Earlier today a coworker stated that he was done with his assignment. When CruiseControl rebuilt the site and published it to our dev web server, I checked out the site and it wasn't working at all. Going back to the developer, I asked him to look into the problem... of course he couldn't reproduce it on his local machine. Normally, I would ask to see the unit tests and make sure they cover all the scenarios. In this case, though, we can't unit test things very well because we are utilizing the VirtualPathProvider of ASP.NET 2.0... severely hamstrings us for unit testing when dealing with this level of API.

After his initial R&D into the issue and not being able to come up with a solution, I rolled over to his desk and took a look at his code. I found the problem immediately - he was making use of the App_Data folder in the ASP.NET project to store some template files. Why is this bad? Normally, it's not. We use the Web Application plugin (part of SP1 now) and Web Deployment Project plugin (not part of SP1 which is stupid, IMO) for our ASP.NET 2.0 Projects. In the Web Deployment project, we explicitly state that App_Data should be removed from the output because we are pre-compiling the web app into an assembly. That means we are not actually shipping the App_Data folder out to the dev web server, which means the file can't be found and the system won't work.
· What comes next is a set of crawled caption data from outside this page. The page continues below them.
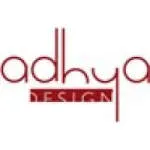 ADHYA DEVELOPERS company logo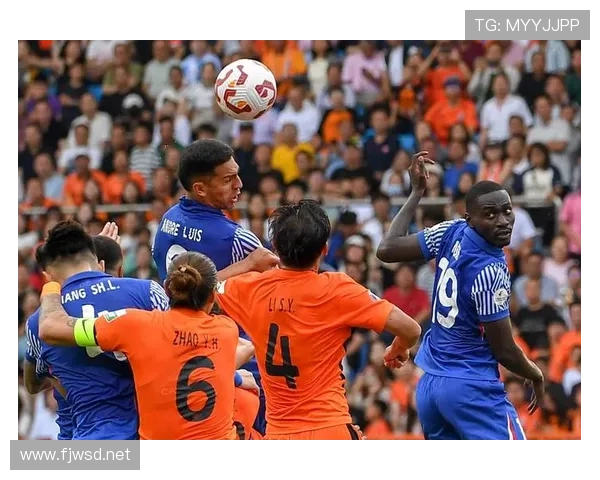 体育足球5大联赛排名（足球五大联赛分别是哪个）sports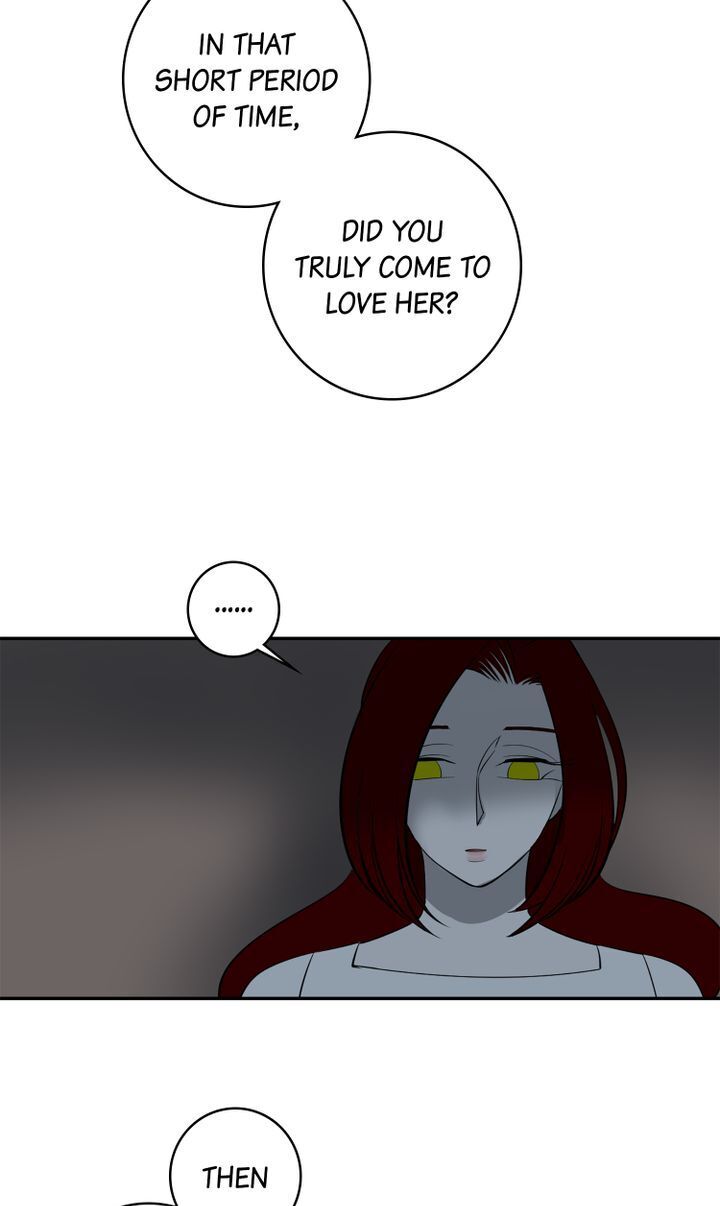 About Jane chapter 54 - page 5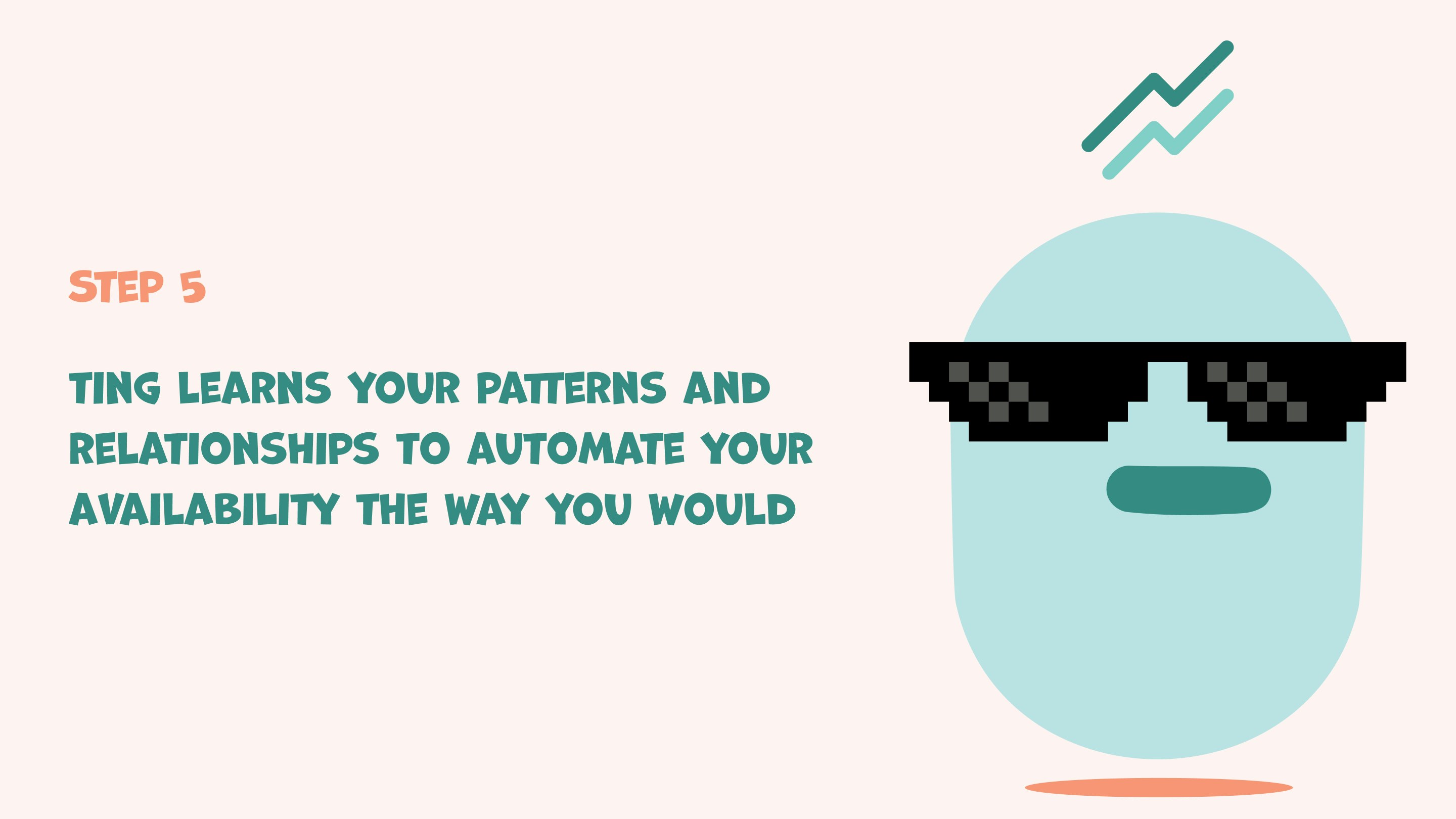 Meet-Ting gallery image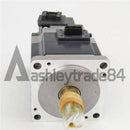 1pcs MITSUBISHI servo motor HF-KN23 new in box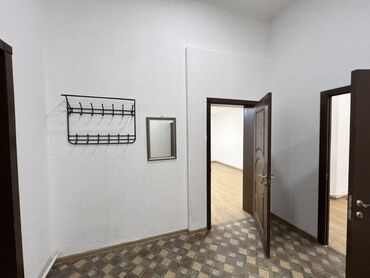 Помещения свободного назначения: Азия Молл Сдается помещение Площадь: 75м2 Этаж:1 — 9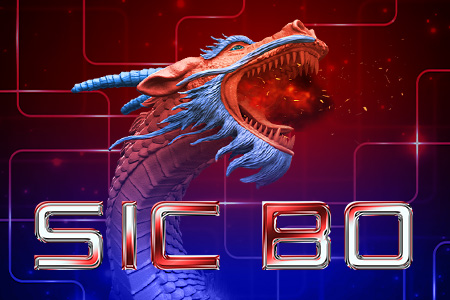 SicBo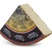 Vacherin Fribourgeois Rustique AOP + / Env. 250 gr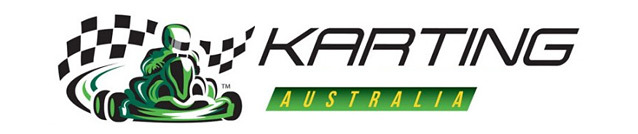 Karting-Australia-band.jpg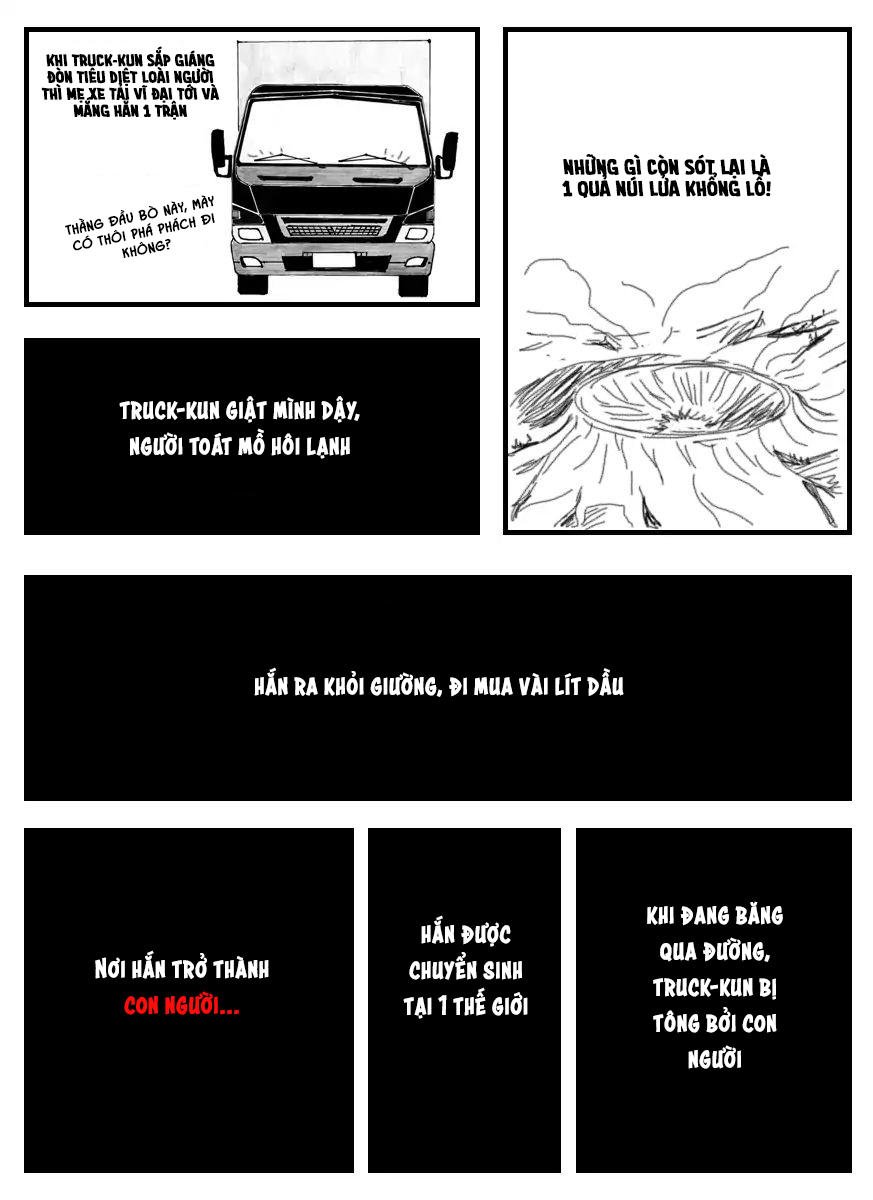 truck-kun chapter 1 19
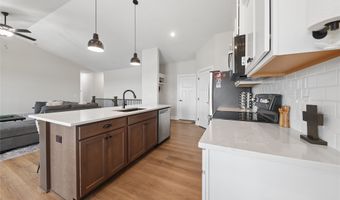 2813 NW Boulder Point Pl, Ankeny, IA 50023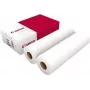 Canon plotera papīrs 594 mm x 175 m balts rullis, MPN 97005738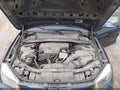 Photo 10 of 11 — 2013 BMW X1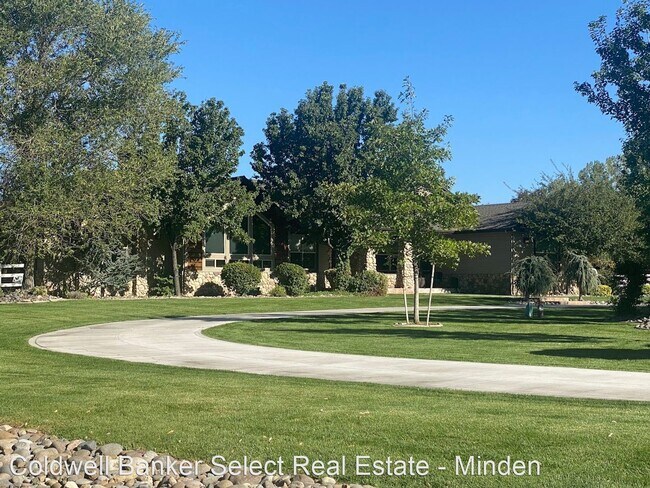 Foto del edificio - 4 br, 3.5 bath House - 973 Heavenly View Ct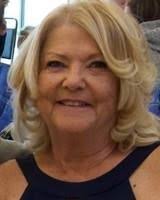 Marilyn Sutherland Obituary (1952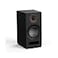 Klipsch Jamo S 803 Black Pair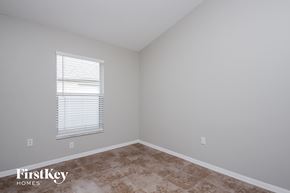 Additional image 3 of 3749 ANDOVER CAY BOULEVARD, ORLANDO, FL, 32825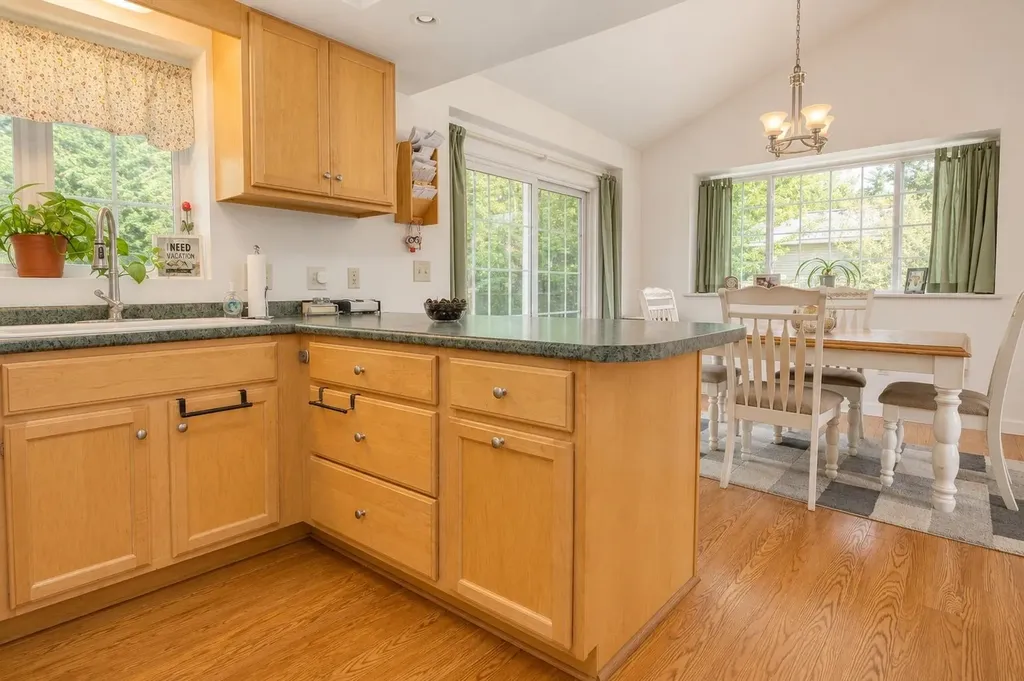 2 Shorey Lane Ossipee NH 03814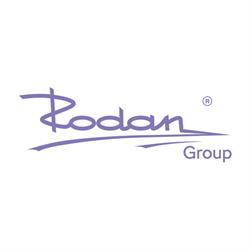 RODAN EVENT ROGOZIŃSCY SPÓŁKA JAWNA, Poznań godziny otwarcia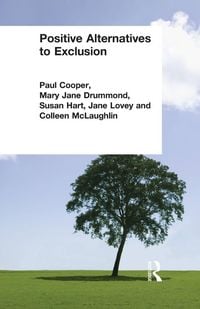 Produktbild: Positive Alternatives to Exclusion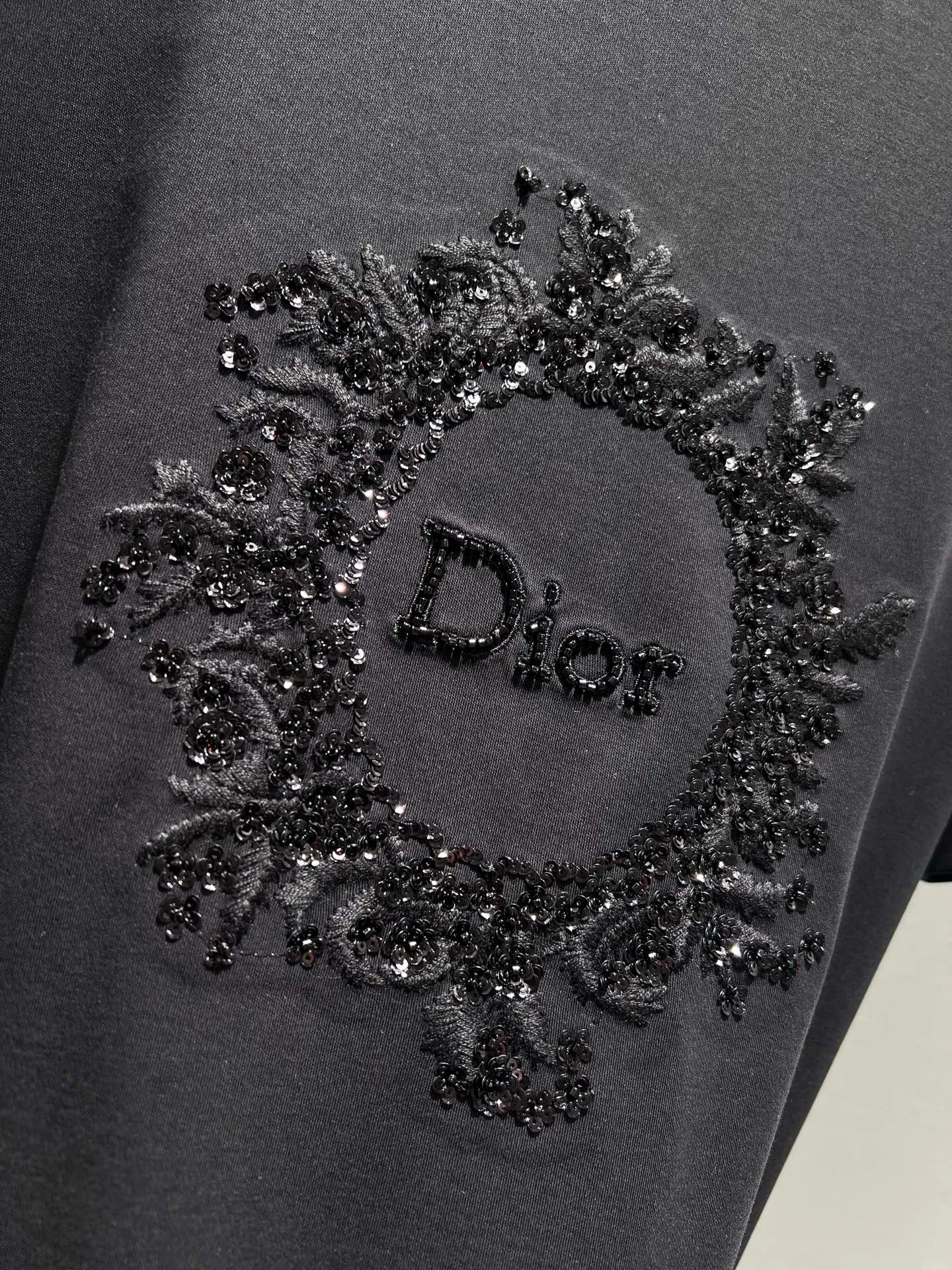 Футболки Женские Christian Dior 2379741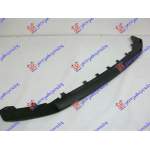 FRONT BUMPER SPOILER (EVO) - MITSUBISHI MITSUBISHI LANCER SEDAN 08- pentru MITSUBISHI, MITSUBISHI LANCER SEDAN 08-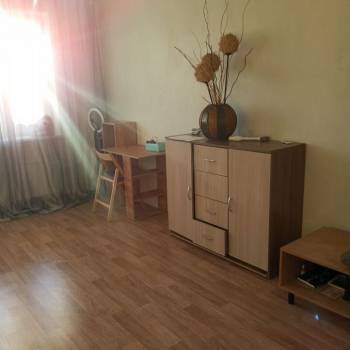 Сдается 2-х комнатная квартира, 58 м²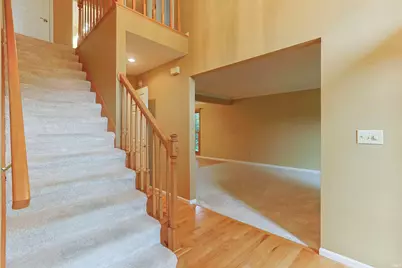 14941 W Bonanza Court, Granger, IN 46530 - Photo 3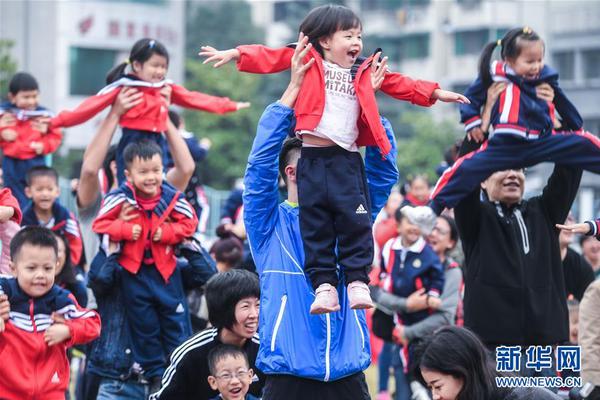 bob官方登录网址相关推荐10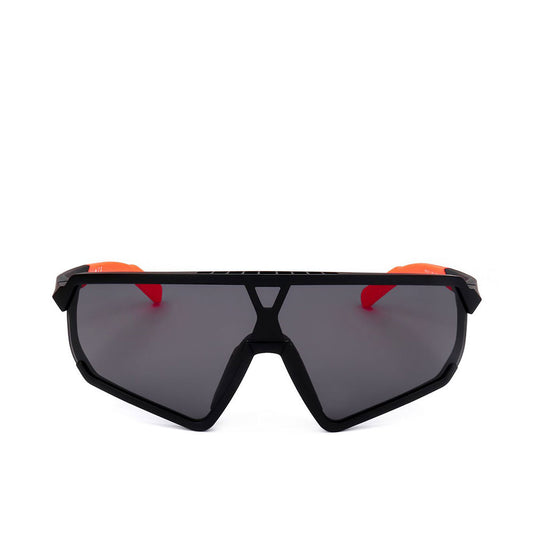 ADIDAS SPORT - Óptica - SP0017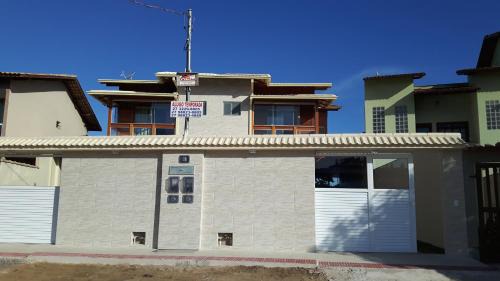 Anchieta Casa | Linda Casa 4 Quartos Castelhanos ES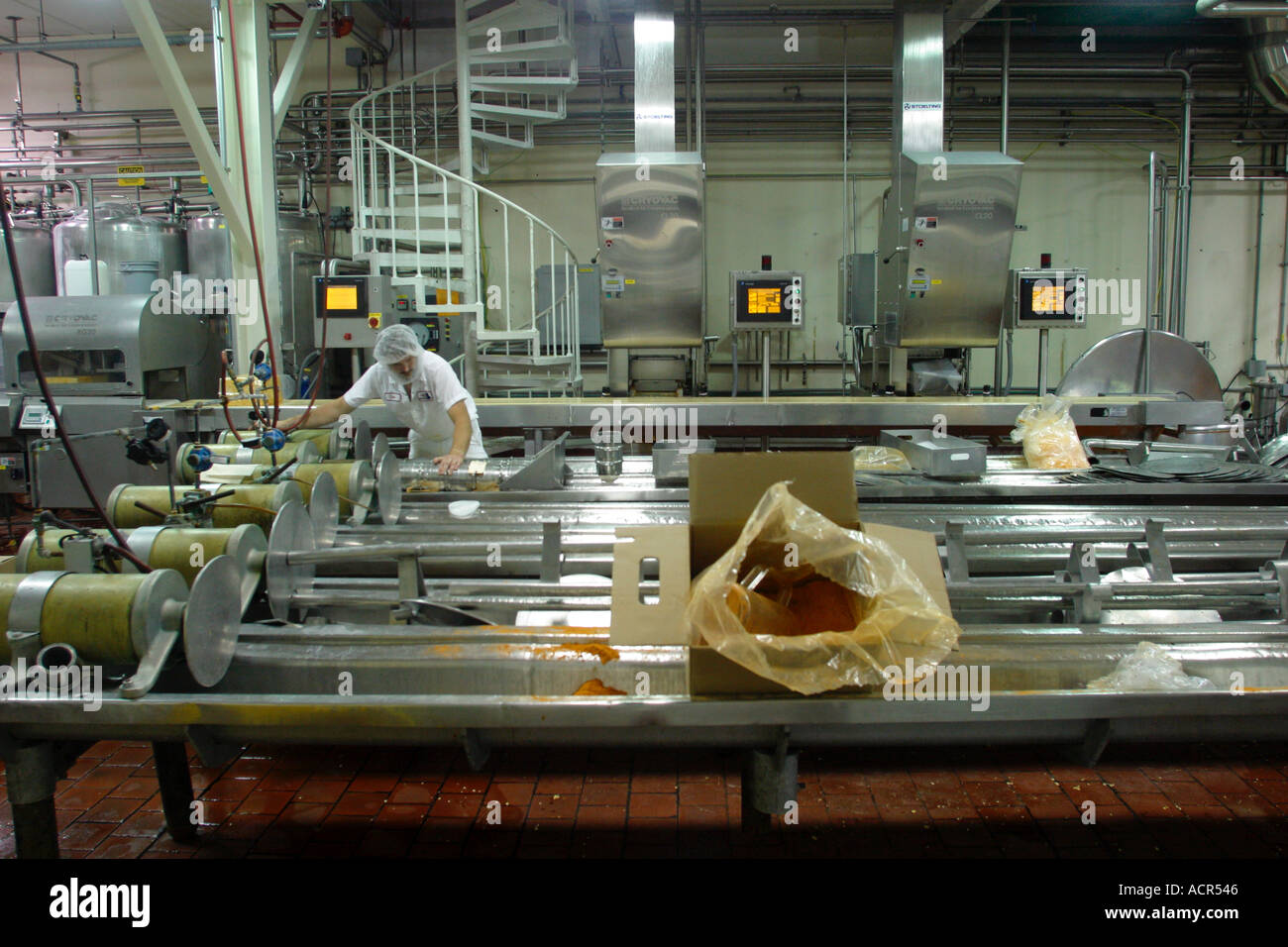 Cabot cheese hires stock photography and images Alamy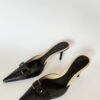 Gucci Clog - Image 3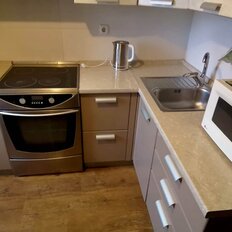 Квартира 50 м², 2-комнатная - изображение 2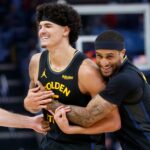 warriors,-gui-santos-agree-on-contract-extension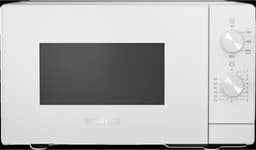 SIEMENS Microgolfoven FFL020LMW0 — thumbnail 3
The point is - if I had taken the time to document our standard web project setup, a year ago, I could have saved a small chunk of re-work time because the developer would have been informed from the beginning. Instead, I was running under the assumption that everyone knows about Web Deployment projects and not using the App_Data folder. Oops.

...

Lesson learned the hard way, once again. Don't assume anything - document everything! And FYI - this applies to everything we do as developers, not just knowing what the standard project setup is like... code, process, documentation, all of it. (So how do you document the documentation standards? or better yet - which came first: the doucmentation or the documentation describing the documentation standards? HA!)